| GIVEN TEXT |

Greater St. Louis has a Chinese community. There are 1,931 Chinese Americans in St. Louis (0.6% of the city's population), and 14,460 living in the Greater St. Louis area (0.5% of the area's population).

The first Chinese immigrant to St. Louis was Alla Lee, a 24-year-old from Ningbo who arrived in 1857. He socialized with the Irish American community and married an Irish woman. He sold coffee and tea in a shop on North Tenth Street.

Around 1867, several hundred Chinese looking for work in factories and mines in and around St. Louis moved there from New York and San Francisco. The community they settled, Hop Alley, became St. Louis' Chinatown.

This community disappeared in 1966 when it was demolished to make room for a parking lot for Busch Stadium. Many Chinese Americans moved to St. Louis's Missouri suburbs, where they founded Chinese-language schools and Chinese churches and community organizations.

Demographics
In the late 19th century and the early 20th century, the ethnic Chinese population was less than 0.1% of the city's population. There were 300 Chinese in St. Louis by the end of the 19th century. In 1960, 102 Chinese lived in the St. Louis suburbs, making up 30% of the Greater St. Louis Chinese. In 1970, 461 lived in the suburbs, making up 80% of the area population. In 1980 the number increased to 3,873, making up 78% of the area population. In 1990, the number increased to 3,873, making up 83% of the area total.

The 2000 U.S. Census said that there were 9,120 people of Chinese descent in Greater St. Louis. Huping Ling, author of Chinese St. Louis: From Enclave to Cultural Community, said that unofficial estimates as of 2004 ranged from 15,000 to 20,000. She said that 1% of the population of suburban St. Louis was ethnic Chinese and that the "great majority" of the ethnic Chinese in the area lived in the suburbs, particularly those west and south of St. Louis.

Economy
As of 2004, the St. Louis area had more than 300 Chinese restaurants.

During the late 19th and early 20th centuries, St. Louis' Chinese population provided 60% of the city's laundry services.

Institutions
As of 2004, there were more than 40 Chinese community organizations in the area. Organization of Chinese Americans has an area chapter, OCA St. Louis, founded in 1973. Other organizations include the St. Louis Overseas Chinese Educational Activity Center aka the Chinese Cultural Center , the St. Louis Taiwanese Association, the Chinese Liberty Assembly, and the St. Louis Chinese Jaycees.

Education

As of 2016, there were four Chinese-language schools in the St. Louis area: 
 St. Louis Modern Chinese School in Richmond Heights was established in 1997 by the Mainland China-origin community with 40 students. By 2007, there were several hundred students. 
 St. Louis Chinese Language School ( holds its classes at the St. Joseph Institute for the Deaf school in Chesterfield.
 St. Louis Chinese Academy holds its classes at the St. Louis Community College at Meramec Campus in Kirkwood. 
 St. Louis Language Immersion School operates a Chinese School at 3740 Marine Avenue in the city of St. Louis. Education at the school is free for area students.

| DATA EXTRACT |
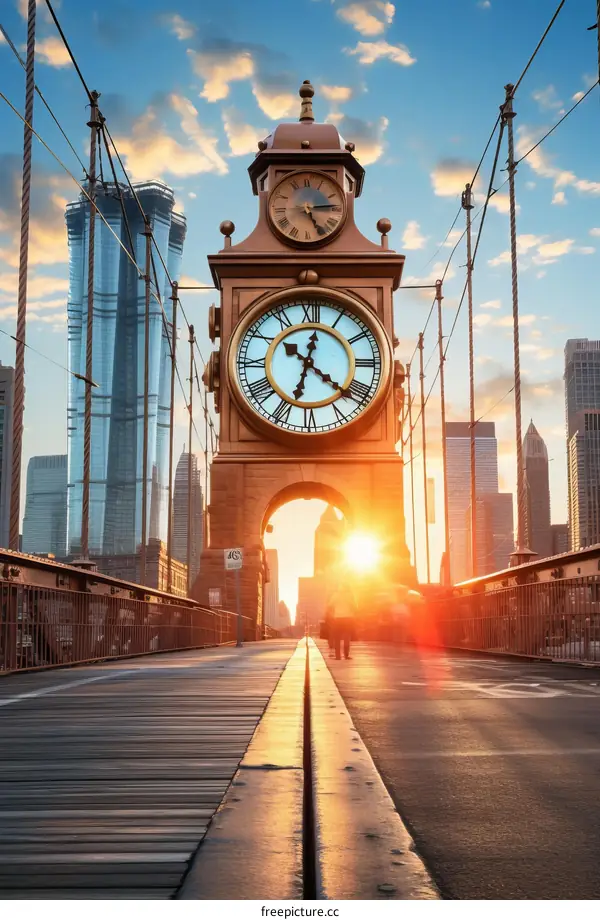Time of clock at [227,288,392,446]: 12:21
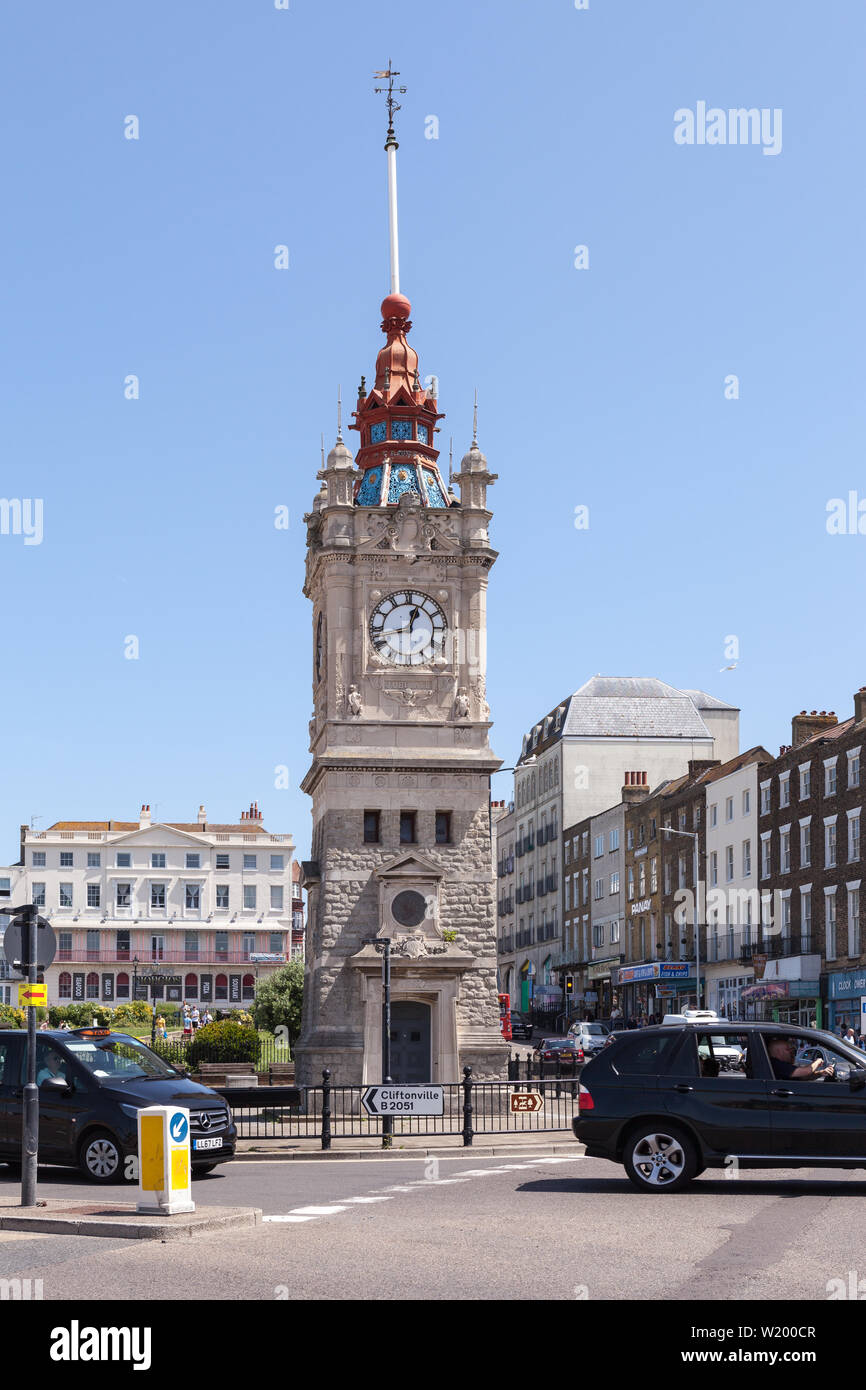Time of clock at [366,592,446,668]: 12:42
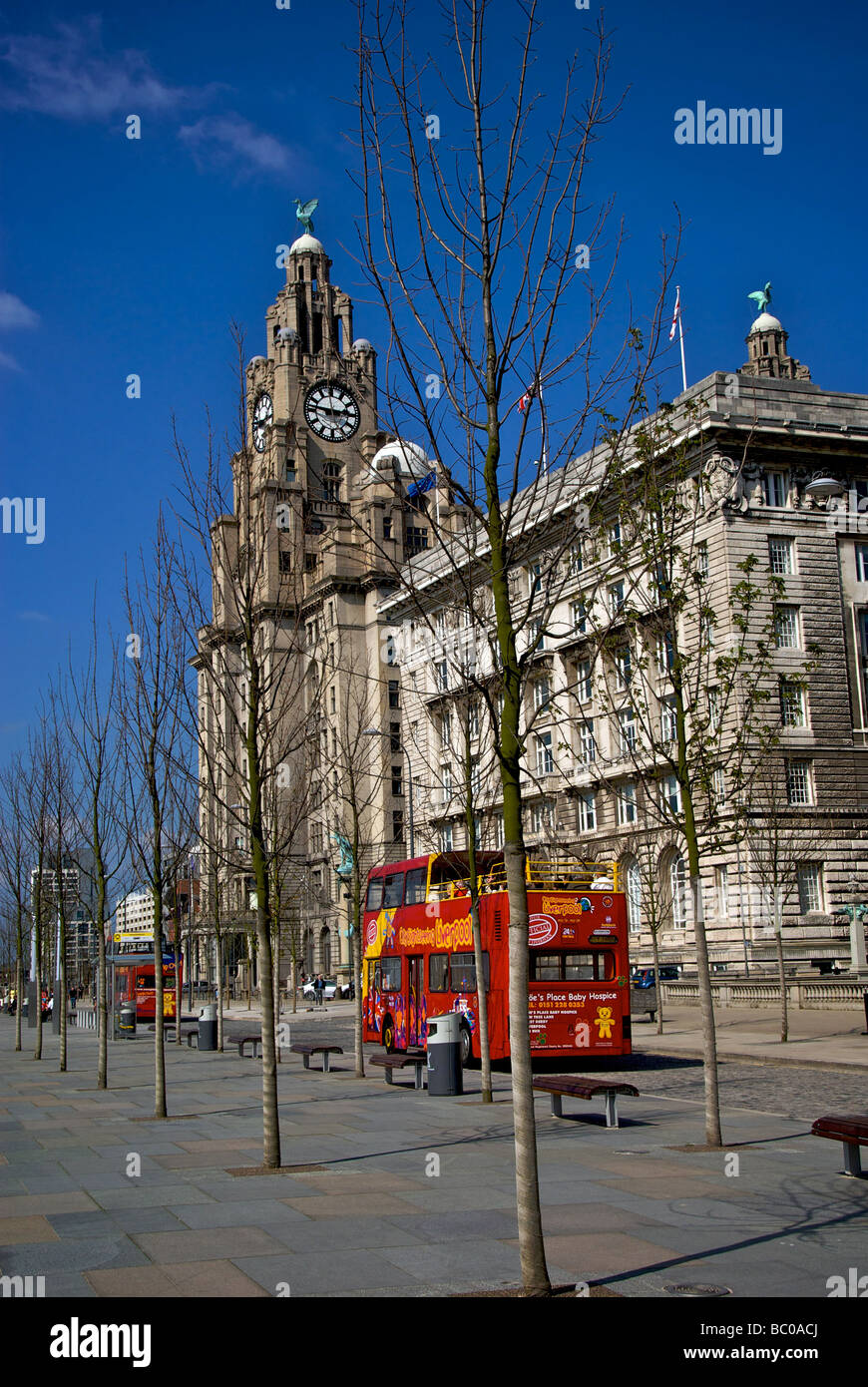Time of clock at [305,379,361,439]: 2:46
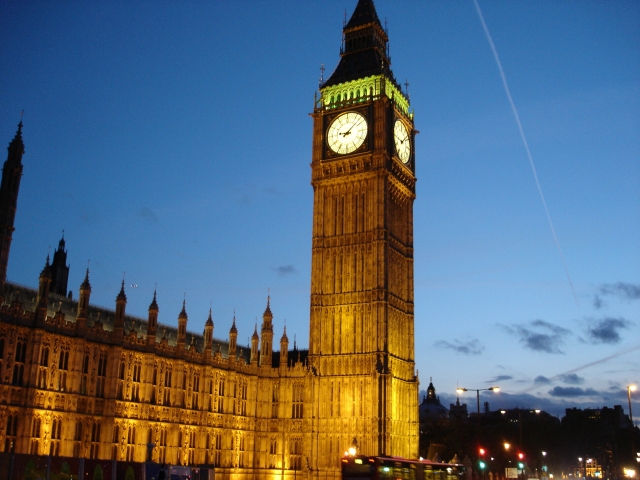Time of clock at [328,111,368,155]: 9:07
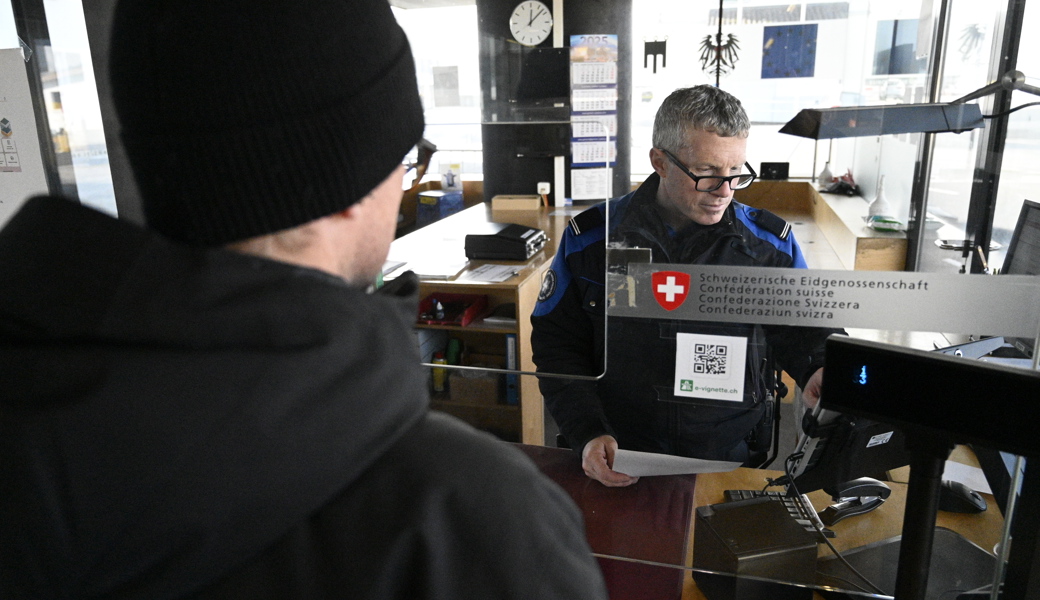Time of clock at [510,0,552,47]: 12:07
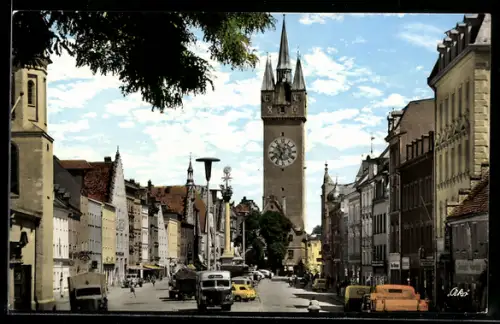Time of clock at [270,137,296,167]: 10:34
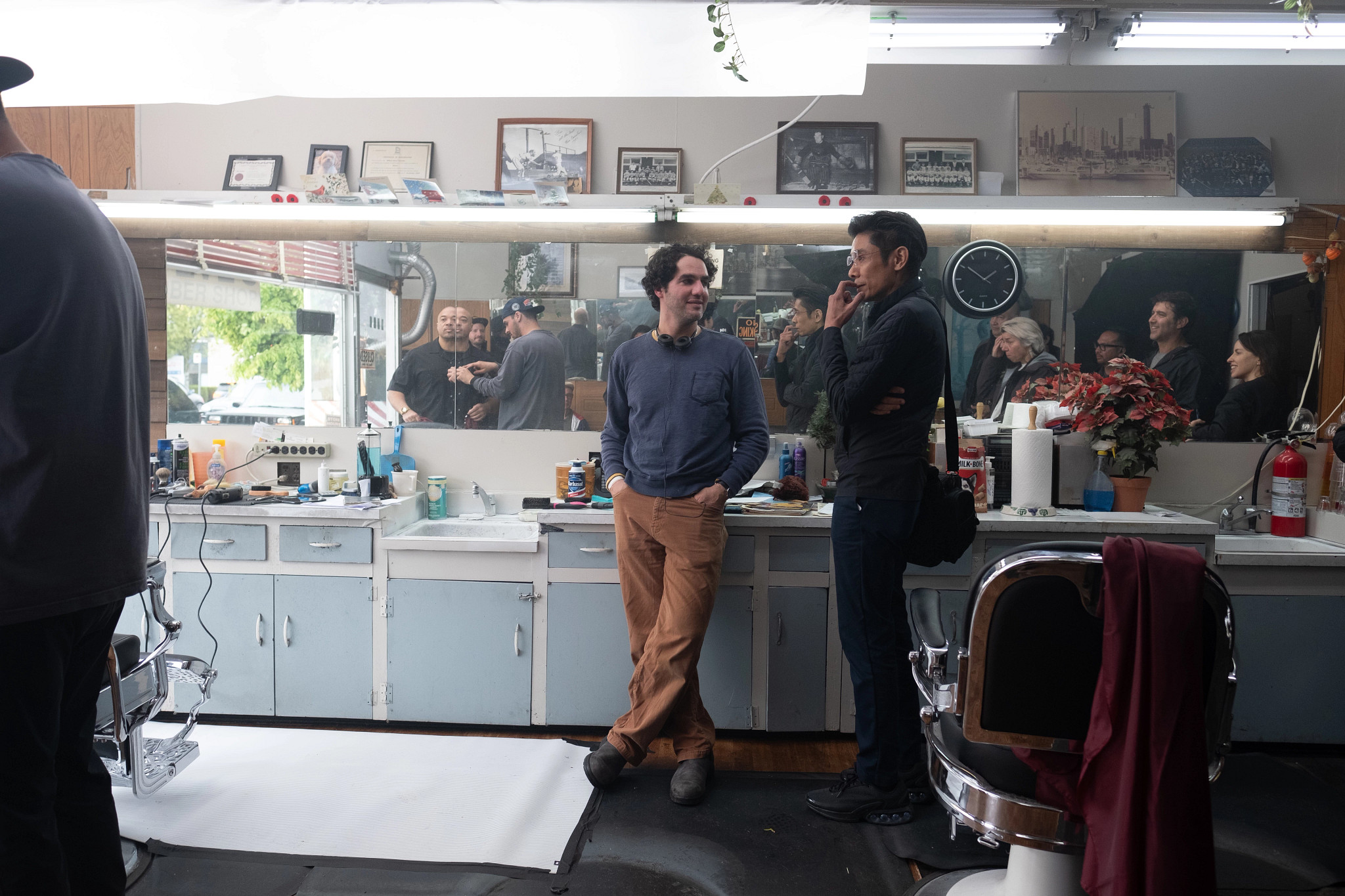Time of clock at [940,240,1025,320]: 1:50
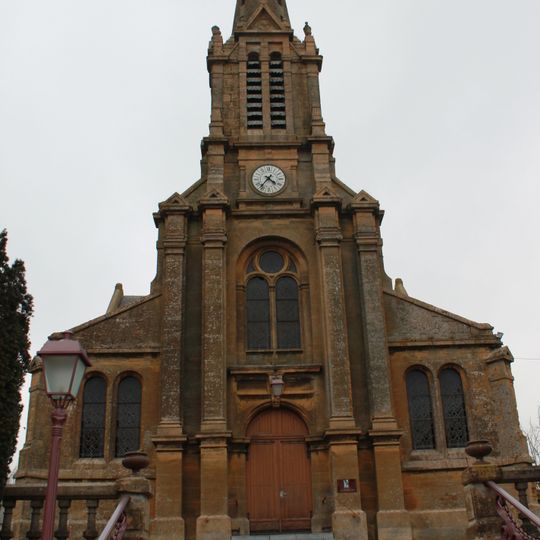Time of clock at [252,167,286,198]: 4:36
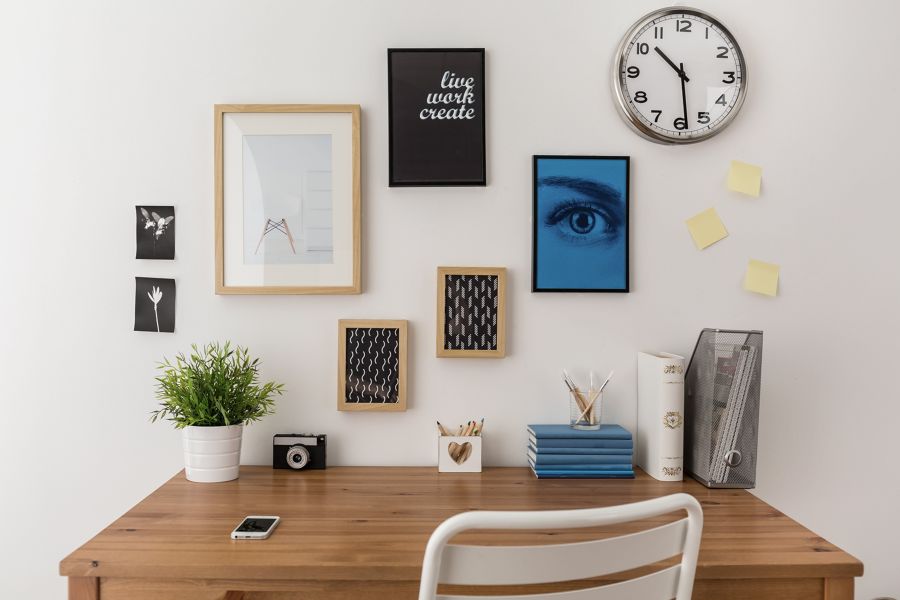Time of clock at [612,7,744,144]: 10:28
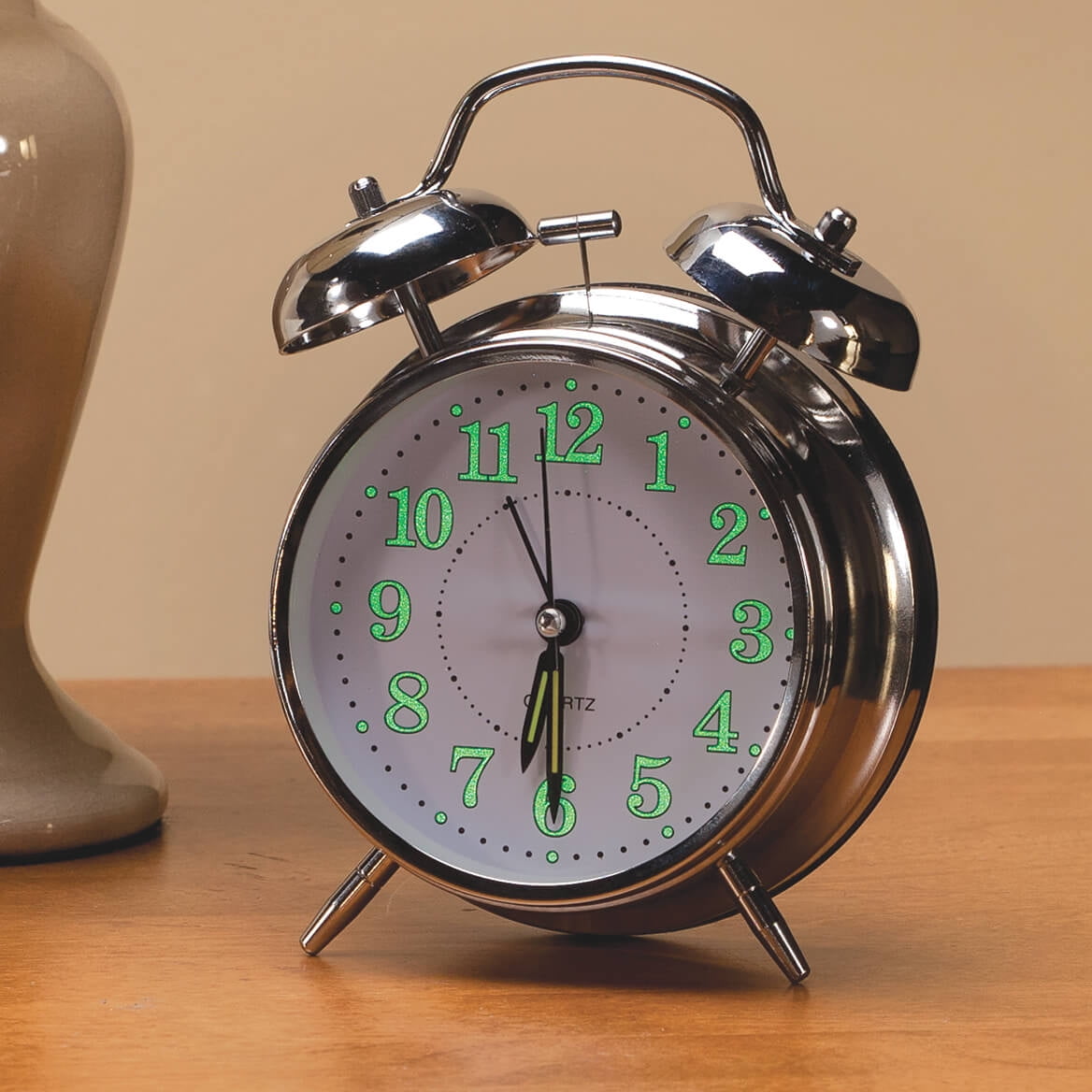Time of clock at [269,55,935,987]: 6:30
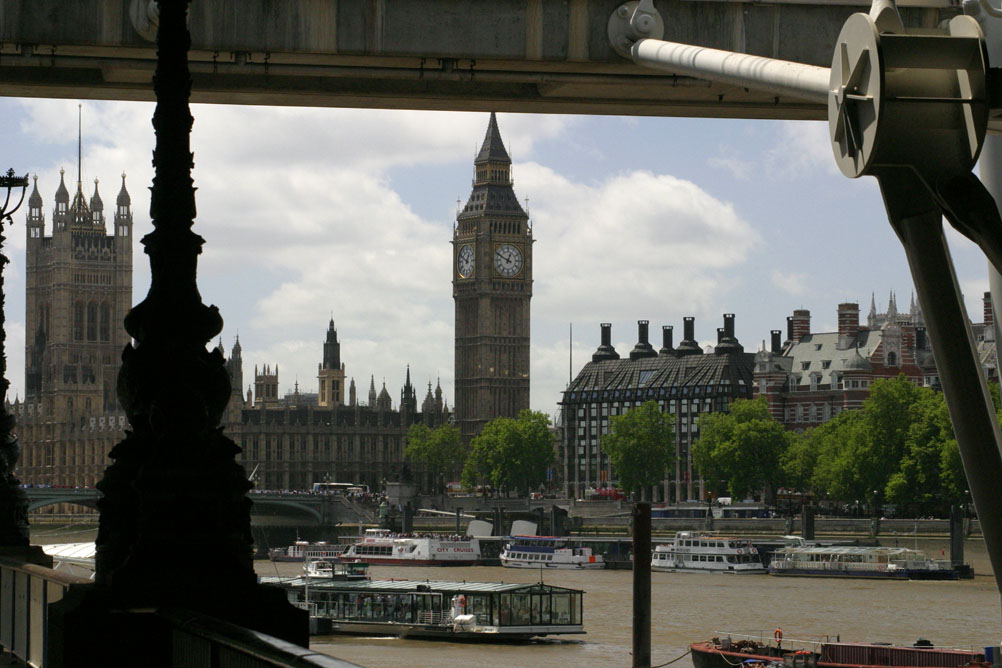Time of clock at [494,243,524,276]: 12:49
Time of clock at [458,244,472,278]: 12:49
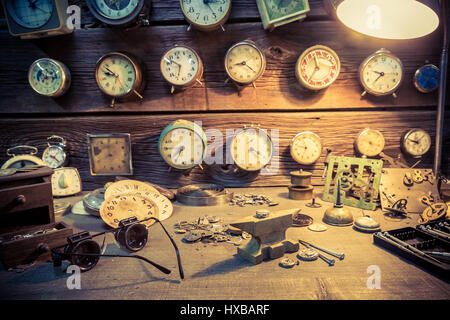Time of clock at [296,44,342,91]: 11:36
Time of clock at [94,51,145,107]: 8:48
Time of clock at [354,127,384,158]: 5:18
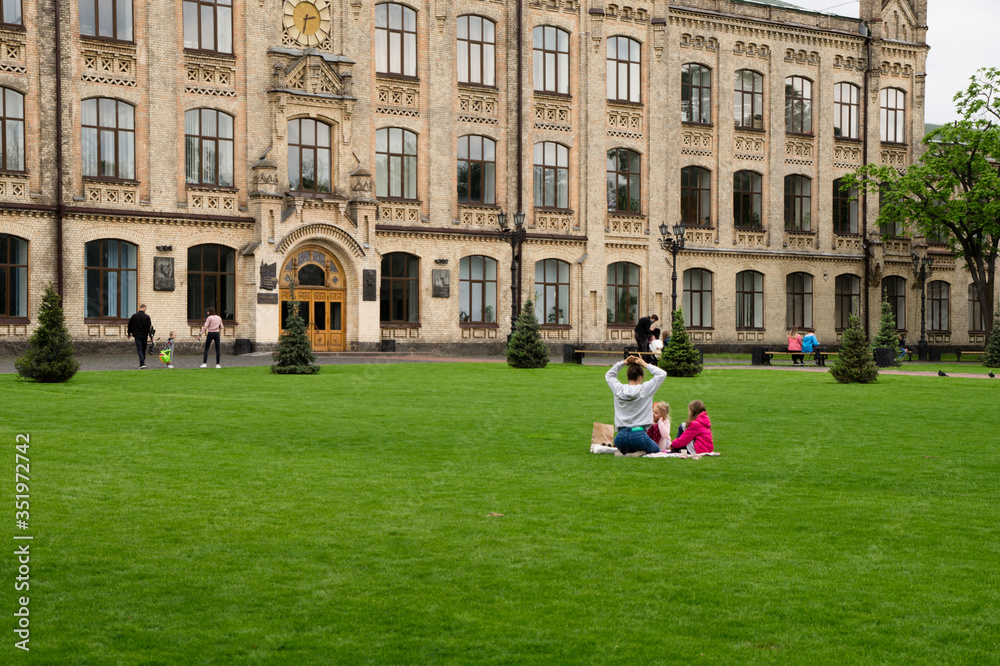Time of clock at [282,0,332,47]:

| WRITTEN EXERCISE 1 |
In the text about the Chinese community in Greater St. Louis, what did Alla Lee sell in his shop on North Tenth Street?
| WRITTEN EXERCISE 2 |
Please rewrite the stretch of the St. Louis Chinese community text from "Demographics" through "the area total.", changing "suburbs" to "outskirts".

| WRITTEN ANSWER 1 |
Coffee and tea.

| WRITTEN ANSWER 2 |
Demographics
In the late 19th century and the early 20th century, the ethnic Chinese population was less than 0.1% of the city's population. There were 300 Chinese in St. Louis by the end of the 19th century. In 1960, 102 Chinese lived in the St. Louis outskirts, making up 30% of the Greater St. Louis Chinese. In 1970, 461 lived in the outskirts, making up 80% of the area population. In 1980 the number increased to 3,873, making up 78% of the area population. In 1990, the number increased to 3,873, making up 83% of the area total.